• **WHAT YOU WILL DO**
Format the lines of the rows as a Markdown table with the columns Number and Line. Begin at the line that has "According to the", continue through the end of the rows, and leave out blank lines.

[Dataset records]
* * *

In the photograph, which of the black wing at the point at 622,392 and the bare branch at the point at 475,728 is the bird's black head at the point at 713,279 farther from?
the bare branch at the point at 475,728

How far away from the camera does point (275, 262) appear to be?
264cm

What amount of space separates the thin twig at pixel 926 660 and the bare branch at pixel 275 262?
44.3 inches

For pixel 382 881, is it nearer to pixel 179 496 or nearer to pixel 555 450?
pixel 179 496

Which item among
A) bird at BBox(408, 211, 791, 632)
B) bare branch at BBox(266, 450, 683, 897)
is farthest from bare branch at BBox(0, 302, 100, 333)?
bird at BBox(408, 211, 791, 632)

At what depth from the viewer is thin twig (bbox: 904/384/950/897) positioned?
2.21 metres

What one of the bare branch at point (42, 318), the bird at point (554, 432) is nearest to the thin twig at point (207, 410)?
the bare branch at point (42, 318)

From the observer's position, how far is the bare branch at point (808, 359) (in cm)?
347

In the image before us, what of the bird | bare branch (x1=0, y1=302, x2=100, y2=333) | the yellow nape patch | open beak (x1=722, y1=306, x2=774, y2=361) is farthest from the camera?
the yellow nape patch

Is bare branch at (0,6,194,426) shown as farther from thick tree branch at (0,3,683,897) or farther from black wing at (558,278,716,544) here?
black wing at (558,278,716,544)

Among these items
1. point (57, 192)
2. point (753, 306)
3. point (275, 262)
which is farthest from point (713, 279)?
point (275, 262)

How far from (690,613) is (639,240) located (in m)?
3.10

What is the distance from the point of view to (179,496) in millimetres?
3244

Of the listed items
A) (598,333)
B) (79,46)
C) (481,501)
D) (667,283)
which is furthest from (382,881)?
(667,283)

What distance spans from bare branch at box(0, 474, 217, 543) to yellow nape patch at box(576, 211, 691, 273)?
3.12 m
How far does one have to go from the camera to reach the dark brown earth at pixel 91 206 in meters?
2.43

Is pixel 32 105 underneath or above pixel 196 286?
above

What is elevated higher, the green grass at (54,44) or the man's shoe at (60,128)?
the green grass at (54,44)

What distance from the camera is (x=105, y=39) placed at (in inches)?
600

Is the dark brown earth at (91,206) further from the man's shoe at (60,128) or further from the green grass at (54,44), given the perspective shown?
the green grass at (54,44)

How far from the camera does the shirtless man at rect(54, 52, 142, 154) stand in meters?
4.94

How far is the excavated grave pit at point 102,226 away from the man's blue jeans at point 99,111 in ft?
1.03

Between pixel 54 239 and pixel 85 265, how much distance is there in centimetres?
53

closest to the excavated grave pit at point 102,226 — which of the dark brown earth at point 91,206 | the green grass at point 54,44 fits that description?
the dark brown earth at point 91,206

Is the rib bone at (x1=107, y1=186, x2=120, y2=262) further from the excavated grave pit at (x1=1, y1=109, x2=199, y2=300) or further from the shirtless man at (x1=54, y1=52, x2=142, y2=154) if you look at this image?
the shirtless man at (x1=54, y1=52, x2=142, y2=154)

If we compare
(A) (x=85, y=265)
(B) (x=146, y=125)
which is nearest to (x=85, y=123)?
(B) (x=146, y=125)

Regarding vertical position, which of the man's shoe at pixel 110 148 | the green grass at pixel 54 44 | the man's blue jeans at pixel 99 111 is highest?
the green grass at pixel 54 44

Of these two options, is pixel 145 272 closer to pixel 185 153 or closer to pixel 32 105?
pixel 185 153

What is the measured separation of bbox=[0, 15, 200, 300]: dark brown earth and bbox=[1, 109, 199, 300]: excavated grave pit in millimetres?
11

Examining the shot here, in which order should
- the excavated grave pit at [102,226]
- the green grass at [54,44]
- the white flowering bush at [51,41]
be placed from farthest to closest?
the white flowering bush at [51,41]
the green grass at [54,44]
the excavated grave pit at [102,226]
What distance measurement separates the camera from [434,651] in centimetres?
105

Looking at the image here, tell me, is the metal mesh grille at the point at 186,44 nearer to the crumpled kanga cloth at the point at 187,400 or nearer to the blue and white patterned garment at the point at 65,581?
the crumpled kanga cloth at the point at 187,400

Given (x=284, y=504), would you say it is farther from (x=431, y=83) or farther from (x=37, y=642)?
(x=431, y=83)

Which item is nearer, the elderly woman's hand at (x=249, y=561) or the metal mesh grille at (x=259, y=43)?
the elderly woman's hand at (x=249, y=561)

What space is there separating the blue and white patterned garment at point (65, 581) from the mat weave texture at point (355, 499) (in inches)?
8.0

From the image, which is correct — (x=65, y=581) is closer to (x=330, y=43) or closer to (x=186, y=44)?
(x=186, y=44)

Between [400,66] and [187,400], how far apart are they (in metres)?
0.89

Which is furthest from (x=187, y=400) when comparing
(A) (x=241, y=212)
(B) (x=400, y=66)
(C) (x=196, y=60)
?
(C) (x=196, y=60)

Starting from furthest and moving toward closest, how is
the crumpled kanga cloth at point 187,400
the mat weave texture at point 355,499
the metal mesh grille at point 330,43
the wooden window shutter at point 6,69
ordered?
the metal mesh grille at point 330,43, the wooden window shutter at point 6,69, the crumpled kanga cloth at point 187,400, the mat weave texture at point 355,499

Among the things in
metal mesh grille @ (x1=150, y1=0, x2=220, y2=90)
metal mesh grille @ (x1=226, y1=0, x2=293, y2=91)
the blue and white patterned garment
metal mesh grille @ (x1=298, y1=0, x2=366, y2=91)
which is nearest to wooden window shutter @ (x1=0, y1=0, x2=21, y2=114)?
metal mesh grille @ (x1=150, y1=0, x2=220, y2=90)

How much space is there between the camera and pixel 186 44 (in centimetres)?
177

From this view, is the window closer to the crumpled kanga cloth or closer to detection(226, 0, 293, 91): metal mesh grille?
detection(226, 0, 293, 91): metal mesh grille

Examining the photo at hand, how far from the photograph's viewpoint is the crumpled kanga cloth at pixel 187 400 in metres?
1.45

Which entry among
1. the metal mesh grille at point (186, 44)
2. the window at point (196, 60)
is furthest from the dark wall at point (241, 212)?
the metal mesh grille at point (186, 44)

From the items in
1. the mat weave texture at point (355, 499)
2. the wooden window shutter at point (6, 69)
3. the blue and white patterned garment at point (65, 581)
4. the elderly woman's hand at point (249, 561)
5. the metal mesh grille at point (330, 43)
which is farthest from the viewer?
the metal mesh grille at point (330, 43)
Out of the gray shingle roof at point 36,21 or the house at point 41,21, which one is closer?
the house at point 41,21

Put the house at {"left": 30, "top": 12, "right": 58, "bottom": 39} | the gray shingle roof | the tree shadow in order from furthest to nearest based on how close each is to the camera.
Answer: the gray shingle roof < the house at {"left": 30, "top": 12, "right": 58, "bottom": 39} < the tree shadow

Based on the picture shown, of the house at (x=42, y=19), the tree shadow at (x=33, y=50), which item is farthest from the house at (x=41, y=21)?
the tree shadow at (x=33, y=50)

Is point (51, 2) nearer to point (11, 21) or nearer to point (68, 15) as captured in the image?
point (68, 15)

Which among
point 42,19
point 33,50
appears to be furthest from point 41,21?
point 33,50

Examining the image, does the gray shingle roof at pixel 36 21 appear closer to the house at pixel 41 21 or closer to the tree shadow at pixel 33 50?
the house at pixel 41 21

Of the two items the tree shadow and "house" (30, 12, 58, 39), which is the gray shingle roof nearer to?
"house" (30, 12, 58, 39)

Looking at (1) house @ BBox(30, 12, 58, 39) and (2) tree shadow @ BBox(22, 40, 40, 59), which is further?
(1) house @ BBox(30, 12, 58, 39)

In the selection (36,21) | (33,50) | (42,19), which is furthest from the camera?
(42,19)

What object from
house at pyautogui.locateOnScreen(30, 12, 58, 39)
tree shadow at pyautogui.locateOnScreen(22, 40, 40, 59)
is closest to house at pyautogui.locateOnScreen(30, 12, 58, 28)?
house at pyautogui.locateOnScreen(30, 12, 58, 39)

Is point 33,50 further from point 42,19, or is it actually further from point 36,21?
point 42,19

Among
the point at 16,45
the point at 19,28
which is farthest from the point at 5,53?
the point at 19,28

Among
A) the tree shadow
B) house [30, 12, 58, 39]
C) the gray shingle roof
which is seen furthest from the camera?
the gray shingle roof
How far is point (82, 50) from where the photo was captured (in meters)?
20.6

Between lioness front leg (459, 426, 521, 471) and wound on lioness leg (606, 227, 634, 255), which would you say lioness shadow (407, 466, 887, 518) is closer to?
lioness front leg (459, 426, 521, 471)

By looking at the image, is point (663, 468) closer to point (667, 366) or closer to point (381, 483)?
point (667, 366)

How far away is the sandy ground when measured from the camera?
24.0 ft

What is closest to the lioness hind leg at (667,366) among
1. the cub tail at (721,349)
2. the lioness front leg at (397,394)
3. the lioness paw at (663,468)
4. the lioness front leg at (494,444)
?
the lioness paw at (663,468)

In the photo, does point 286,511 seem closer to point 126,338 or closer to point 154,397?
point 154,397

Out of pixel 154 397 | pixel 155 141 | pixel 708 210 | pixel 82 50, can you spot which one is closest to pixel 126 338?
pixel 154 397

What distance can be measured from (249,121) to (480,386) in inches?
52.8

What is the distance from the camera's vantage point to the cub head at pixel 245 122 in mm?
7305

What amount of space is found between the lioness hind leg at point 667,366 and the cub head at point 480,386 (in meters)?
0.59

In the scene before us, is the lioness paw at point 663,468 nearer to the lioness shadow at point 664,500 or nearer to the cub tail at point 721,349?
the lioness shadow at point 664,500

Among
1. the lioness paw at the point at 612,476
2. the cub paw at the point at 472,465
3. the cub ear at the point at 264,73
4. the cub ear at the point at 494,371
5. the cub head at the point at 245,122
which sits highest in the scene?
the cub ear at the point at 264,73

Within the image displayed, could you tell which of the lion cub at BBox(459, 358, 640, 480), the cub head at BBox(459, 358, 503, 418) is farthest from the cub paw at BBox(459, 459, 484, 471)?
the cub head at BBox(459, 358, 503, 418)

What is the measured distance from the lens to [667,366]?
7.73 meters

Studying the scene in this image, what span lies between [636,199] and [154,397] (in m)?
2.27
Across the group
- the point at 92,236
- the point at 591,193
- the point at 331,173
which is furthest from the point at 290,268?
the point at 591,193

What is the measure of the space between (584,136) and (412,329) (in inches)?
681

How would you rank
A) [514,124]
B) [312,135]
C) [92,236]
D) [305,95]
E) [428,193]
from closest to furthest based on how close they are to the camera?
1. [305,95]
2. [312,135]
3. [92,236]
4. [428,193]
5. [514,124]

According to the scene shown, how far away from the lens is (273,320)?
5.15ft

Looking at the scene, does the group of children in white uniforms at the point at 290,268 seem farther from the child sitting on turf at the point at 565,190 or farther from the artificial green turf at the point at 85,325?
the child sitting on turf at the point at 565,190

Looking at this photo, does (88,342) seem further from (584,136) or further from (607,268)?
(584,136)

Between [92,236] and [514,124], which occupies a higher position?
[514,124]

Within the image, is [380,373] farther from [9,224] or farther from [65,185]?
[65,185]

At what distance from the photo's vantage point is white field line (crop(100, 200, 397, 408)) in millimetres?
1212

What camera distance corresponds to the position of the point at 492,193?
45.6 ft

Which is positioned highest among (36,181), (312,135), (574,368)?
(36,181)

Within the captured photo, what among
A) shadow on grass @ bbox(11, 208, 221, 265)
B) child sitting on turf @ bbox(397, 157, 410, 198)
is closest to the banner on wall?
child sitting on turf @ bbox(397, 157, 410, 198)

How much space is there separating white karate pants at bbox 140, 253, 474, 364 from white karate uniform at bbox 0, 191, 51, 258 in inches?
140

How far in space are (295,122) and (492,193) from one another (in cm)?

* * *

• **TASK SOLUTION**
| Number | Line |
|---|---|
| 1 | According to the scene shown, how far away from the lens is (273,320)? |
| 2 | 5.15ft |
| 3 | Looking at the scene, does the group of children in white uniforms at the point at 290,268 seem farther from the child sitting on turf at the point at 565,190 or farther from the artificial green turf at the point at 85,325? |
| 4 | the child sitting on turf at the point at 565,190 |
| 5 | Looking at this photo, does (88,342) seem further from (584,136) or further from (607,268)? |
| 6 | (584,136) |
| 7 | Between [92,236] and [514,124], which occupies a higher position? |
| 8 | [514,124] |
| 9 | Within the image, is [380,373] farther from [9,224] or farther from [65,185]? |
| 10 | [65,185] |
| 11 | At what distance from the photo's vantage point is white field line (crop(100, 200, 397, 408)) in millimetres? |
| 12 | 1212 |
| 13 | What camera distance corresponds to the position of the point at 492,193? |
| 14 | 45.6 ft |
| 15 | Which is positioned highest among (36,181), (312,135), (574,368)? |
| 16 | (36,181) |
| 17 | Within the captured photo, what among |
| 18 | A) shadow on grass @ bbox(11, 208, 221, 265) |
| 19 | B) child sitting on turf @ bbox(397, 157, 410, 198) |
| 20 | is closest to the banner on wall? |
| 21 | child sitting on turf @ bbox(397, 157, 410, 198) |
| 22 | How much space is there separating white karate pants at bbox 140, 253, 474, 364 from white karate uniform at bbox 0, 191, 51, 258 in inches? |
| 23 | 140 |
| 24 | How far in space are (295,122) and (492,193) from one another (in cm)? |